OpenMP lets you assign properties to variables that effect how they function within the structured block.

Shared

#pragma omp parallel shared (x)
  • In OpenMP, all variables are shared by default in parallel regions, unless declared within the scope of a given parallel region.
  • Explicitly specifying them as such leads to clearer code that is easier to debug.

Private

#pragma omp parallel private (x)
  • This type of variable, again single or compound type, is duplicated and provided uninitialized to each thread in the block.
  • By default these are used internally by each thread then discarded. If this isn’t the required result, there are other options.

Firstprivate

#pragma omp parallel firstprivate (x)
  • Declares one or more list items to be private to a task.
  • After the structured block completes it updates the variable/s passed with the value held in the firstprivate variable before the block began.
  • So it can be set, used, then reset to be used again.
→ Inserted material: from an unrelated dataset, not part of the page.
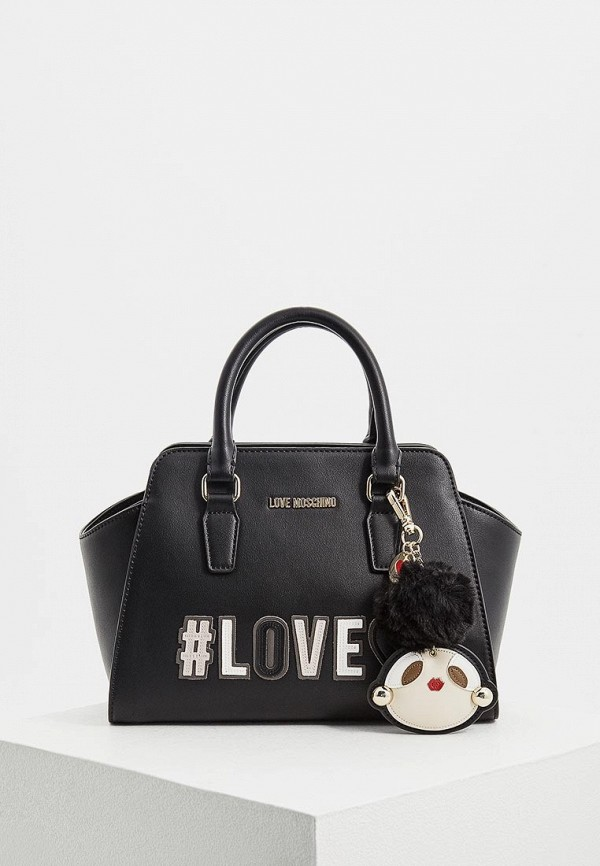 Сумка Love Moschino Love Moschino LO416BWBREZ2 love moschino сумка love moschino jc4059pp11lf150a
Not specifically by another threadpool.

Lastprivate

#pragma omp parallel lastprivate (x)
  • Declares one or more list items to be private to a task.
  • After the structured block completes it updates the variable/s passed with the value held in the last thread or section to complete.
  • The private var is uninitialized, and on completion contains the last value it held in the last thread to complete.

threadprivate

#pragma omp parallel threadprivate (x)
  • The Threadprivate directive is used to make global file scope variables local and persistent to a thread through the execution of multiple parallel regions.
  • This allows some simplification of programming logic when privates are used repeatedly.